Deliver Search and Analytics at the Speed of Transactions
Disruptive forces are changing the speed of business. The combination of a data-driven culture, customer expectations and digital disruptors is forcing businesses to move fast and be more agile or risk losing customers. It’s not enough to play catch-up. Companies need to overtake digital disruptors.
At the same time, digitization, the Internet of Things, social media and mobile devices are creating a flood of data in real time. And it’s just getting bigger. IDC estimates that there will be 175 zettabytes of data by 2025, and that nearly 30% of all data created will be real-time (compared to 15% in 2017).
Unfortunately, much of this data is locked in slow, disk-based databases that don’t support real-time, consumer-grade experiences. Their transactional systems are databases best suited for order entry, financial transactions, CRM and retail sales, but aren’t performant for search and analytics. Up until now, data warehouses have been the go-to solution, but they tend to be too slow because they need new data to be prepared, loaded and analyzed in batches. Too much time and money is sunk into data modeling and copying data around. During that time, the questions you need your data to answer will have changed, and the data and ETL won’t support the new questions. You need an integrated view that can break down these silos and include consumer-generated and mobile data at the same time.
Build a New Data Stack for Search and Analytics
Today, technologies to capture streaming data have made it easy to capture and store event data, but processing is a whole different challenge. Rather than traditional warehouses, streaming data can be better processed by modern search and analytics systems.
Most enterprises have hundreds of applications, and most of them are sources of critical business and customer data. To support performance and scalability, these transactional systems are separate from analytical systems. You have to choose between slow delivery of timely analytics and operational insights, or upgrade to an entirely new translytical/hybrid transactions analytics (HTAP) stack. However, can you add operational analytics without ripping away your existing data infrastructure? By reimagining your data stack using principles of caching, it is now possible to undertake a low- or non-disruptive modernization approach that keeps your data in separate systems, thanks to in-memory architecture.
One way to approach this is by leveraging a product like our own RediSearch, which transforms Redis into a powerful in-memory search and analytics platform. It allows you to quickly create indexes on data and uses an incremental indexing approach for rapid index creation and deletion. The indexes let you query your data at lightning speed, perform complex aggregations and filter by properties, numeric ranges and geographical distance.
RediSearch supports full-text indexing and stemming-based query expansion in multiple languages. It provides a rich query language that can perform text searches as well as complex structured queries. Furthermore, you can enrich search experiences by implementing auto-complete suggestions using “fuzzy” searches.
Most importantly for the purposes of analytics, these capabilities enable RediSearch to support real-time responses to business moments. This can allow a business using this architecture to maintain an up-to-date picture of customer behaviors, competitors’ prices, shipments or other fast-changing data so it can be analyzed in real time.
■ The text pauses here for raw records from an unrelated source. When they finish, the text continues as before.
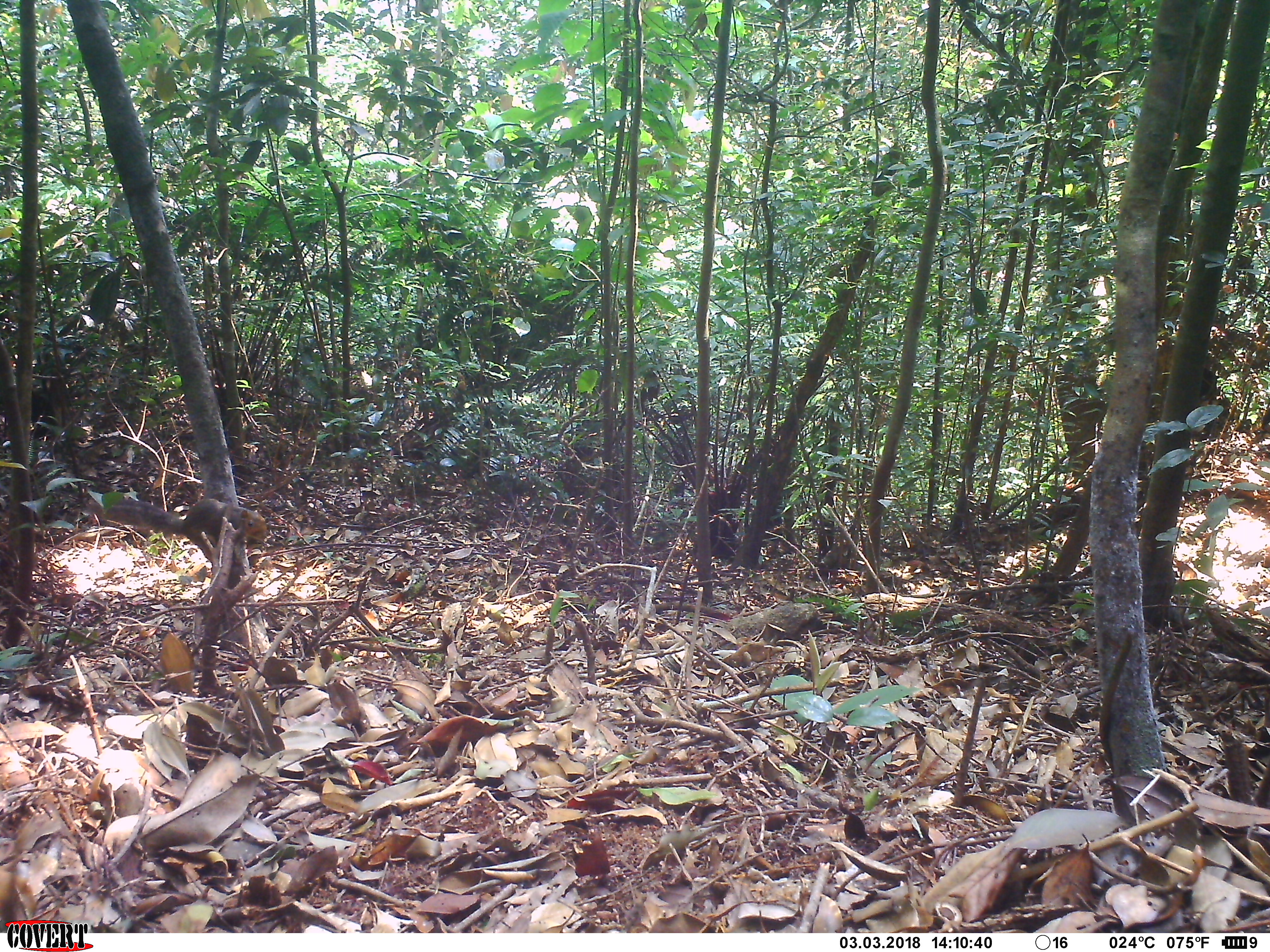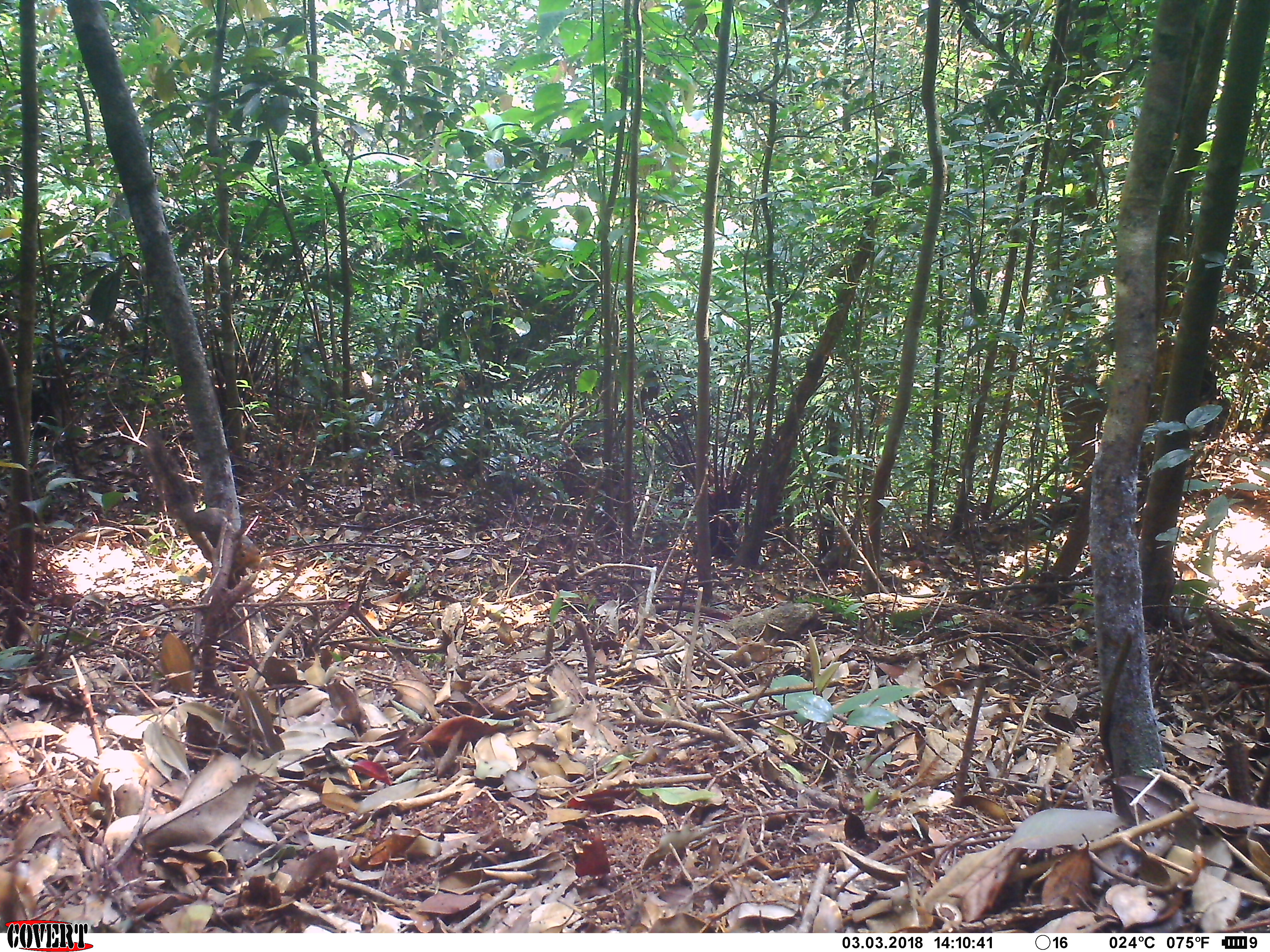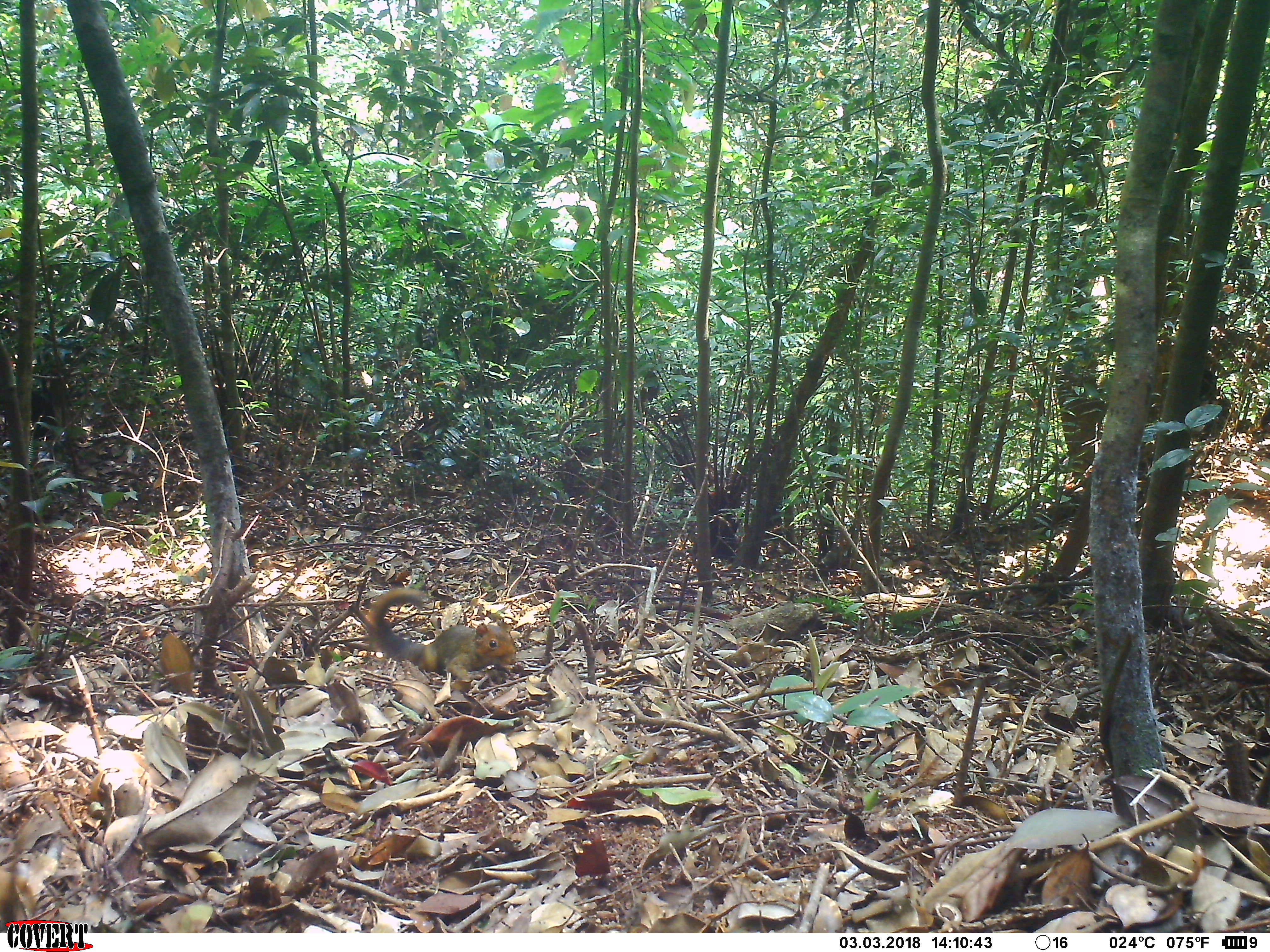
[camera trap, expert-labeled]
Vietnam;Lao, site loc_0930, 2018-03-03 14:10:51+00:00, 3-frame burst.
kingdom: Animalia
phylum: Chordata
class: Mammalia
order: Rodentia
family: Sciuridae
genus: Dremomys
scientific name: Dremomys rufigenis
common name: red-cheeked squirrel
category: red cheeked squirrel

The key to all these scenarios is that data isn’t being used for insights after the fact. Instead, new data is processed immediately and consumed by live applications to take actions.
The New Real-Time Architecture
To take advantage of this architecture, developers can start with a small set of transactional data sources that can be used for key business insights. You can maintain consistency of the search and analytics layer using write-through or write-behind strategies. Additionally, use eviction strategies like least-recently-used (LRU), least-frequently-used (LFU) or time-to-live (TTL), to keep size of data under control. This decoupling of search and analytics from the operational database not only offloads the production system, but also allows you to scale out and distribute search indexes to radically improve performance.
The above approach is an ideal solution to be used on real-time and near-real-time data for time-sensitive operational decisions by searching both structured and unstructured data (full-text search) to uncover non-obvious insights. However, its high-performance search and analytics can also improve the quality of non-real-time tactical and customer-experience scenarios. Key use cases include:
- Real-time apps where every second counts, like stock trading, fraud detection or patient health monitoring.
- Mobile apps where interactions need to be fast. Mobile applications are demanding data from multiple stacks in real time to deliver a 360-degree view of the customer, product, employee or business.
- Microservices and çonnected data apps where integrated business data is critical. ETL fails to deliver real-time changes, but this architecture can overcome this by delivering a real-time, trusted view of critical business data, ensuring that the source of information is accurate.
In industries such as telecom, financial services, retail and healthcare, organizations are experiencing explosive growth in the workload they must sustain due to the general trend toward digitalization, mobile apps, the IoT and other factors. The extremely competitive nature of these businesses requires support for ultra-high-end requirements on top of the low-cost, commodity-hardware-based settings at the core of hyperscale computing.
Application leaders involved in global-class digital business initiatives should strategically adopt the hyperscale architecture for their large-scale, high-performance and high-availability applications for public and private cloud deployments.
Businesses today are a series of real-time events. But what separates the good from the great is how they capture and operationalize that data. Good businesses use data to make informed decisions over time. Great businesses operationalize data to automatically take actions in real time.